→ TASKS TO COMPLETE
1. From the opinion excerpt, list every condition a statement must meet to be admissible under Rule 804(b)(3).
2. Write out, word for word, the part of the opinion excerpt that begins at the words "Williams also argues" and stops after the words "on all issues.".

→ SELECTED TEXT
—————
In Solem v. Helm, the Supreme Court emphasized that legislative determinations relating to the severity of various crimes must be given substantial deference. 463 U.S. 277, 289-90 & n. 16 (1983). The Court also stated that only in "rare cases" would a sentence violate the Eighth Amendment. Id. at 290 n. 17.

23

This is not such a case. Williams' complaint, reduced to its essence, is simply a wish that Congress had established a gentler penalty for felons with prior violent convictions. The sentence, and the career offender provisions of the guidelines, are well within the limits imposed by the Eighth Amendment.

24

Williams also argues that the career offender provisions violate the Eighth Amendment because the district court was unable to weigh the circumstances surrounding his prior convictions. The constitution does not require individualized sentences in non-capital cases. United States v. Belgard, 894 F.2d 1092, 1100 (9th Cir.1990). We reject this argument.5

CONCLUSION

25

The district court correctly denied Williams' motion to suppress evidence. It properly excluded the hearsay testimony of his investigator and properly rejected the motion to vacate his conviction. His constitutional claims relating to sentencing were meritless. We affirm the district court on all issues.

26

AFFIRMED.

*

This disposition is not appropriate for publication and may not be cited to or by the courts of this circuit except as provided by Ninth Circuit Rule 36-3

1

To be admissible under Rule 804(b)(3), a statement (a) must have been made by a declarant unavailable at trial, (b) must have "so far tended to subject [the declarant] to ... criminal liability ... that a reasonable person in the declarant's position would not have made the statement unless believing it to be true," and (c) must have been uttered under "corroborating circumstances" which "clearly indicate [its] trustworthiness." Fed.R.Evid. 804(b)(3)
—————
→ INFORMATION PROVIDED
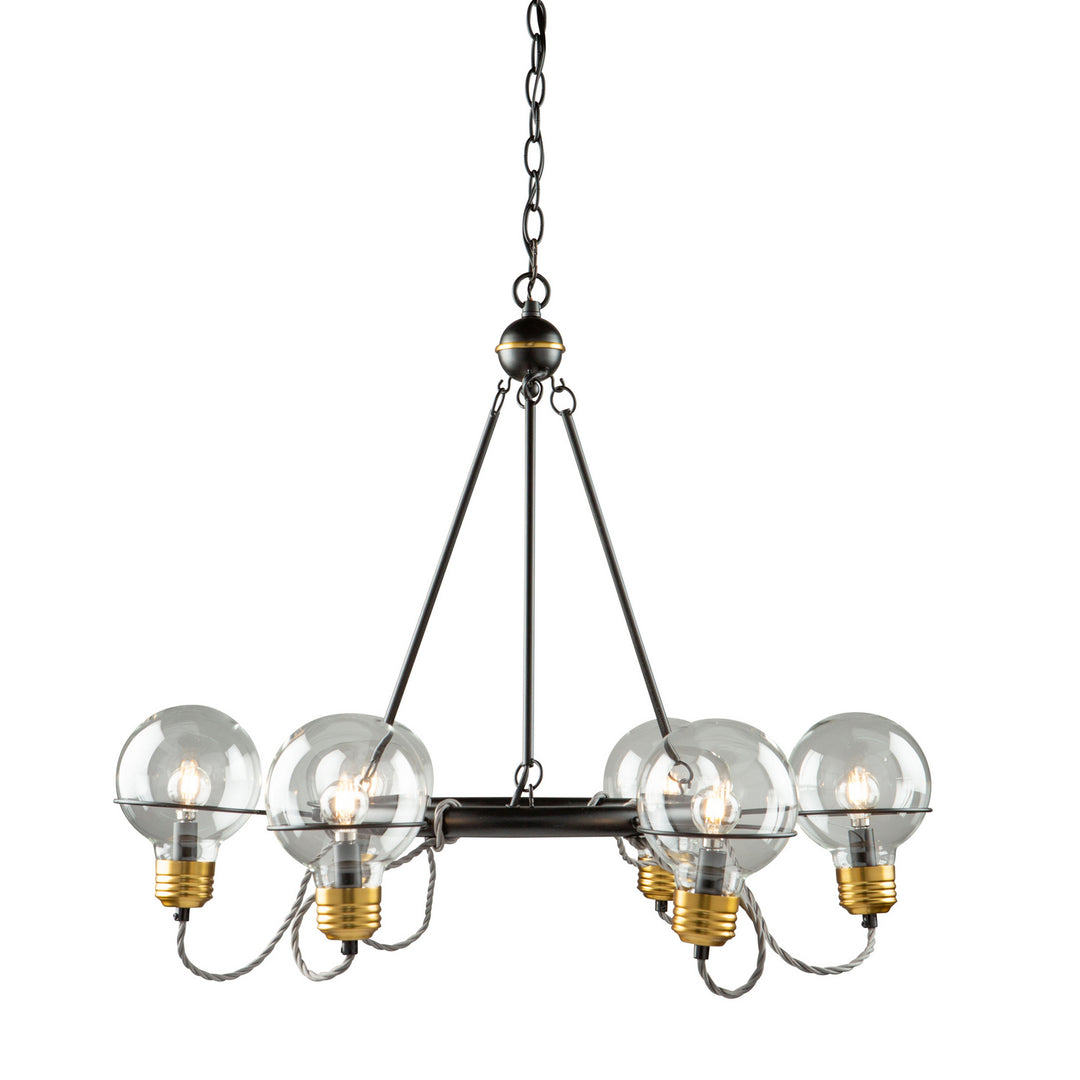 Artcraft Martina AC11727BK Chandelier Light - Black and Brushed Brass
—————
→ YOUR RESPONSES
1.
- It must have been made by a declarant unavailable at trial.
- It must have "so far tended to subject [the declarant] to ... criminal liability ... that a reasonable person in the declarant's position would not have made the statement unless believing it to be true."
- It must have been uttered under "corroborating circumstances" which "clearly indicate [its] trustworthiness."

2.
Williams also argues that the career offender provisions violate the Eighth Amendment because the district court was unable to weigh the circumstances surrounding his prior convictions. The constitution does not require individualized sentences in non-capital cases. United States v. Belgard, 894 F.2d 1092, 1100 (9th Cir.1990). We reject this argument.5

CONCLUSION

25

The district court correctly denied Williams' motion to suppress evidence. It properly excluded the hearsay testimony of his investigator and properly rejected the motion to vacate his conviction. His constitutional claims relating to sentencing were meritless. We affirm the district court on all issues.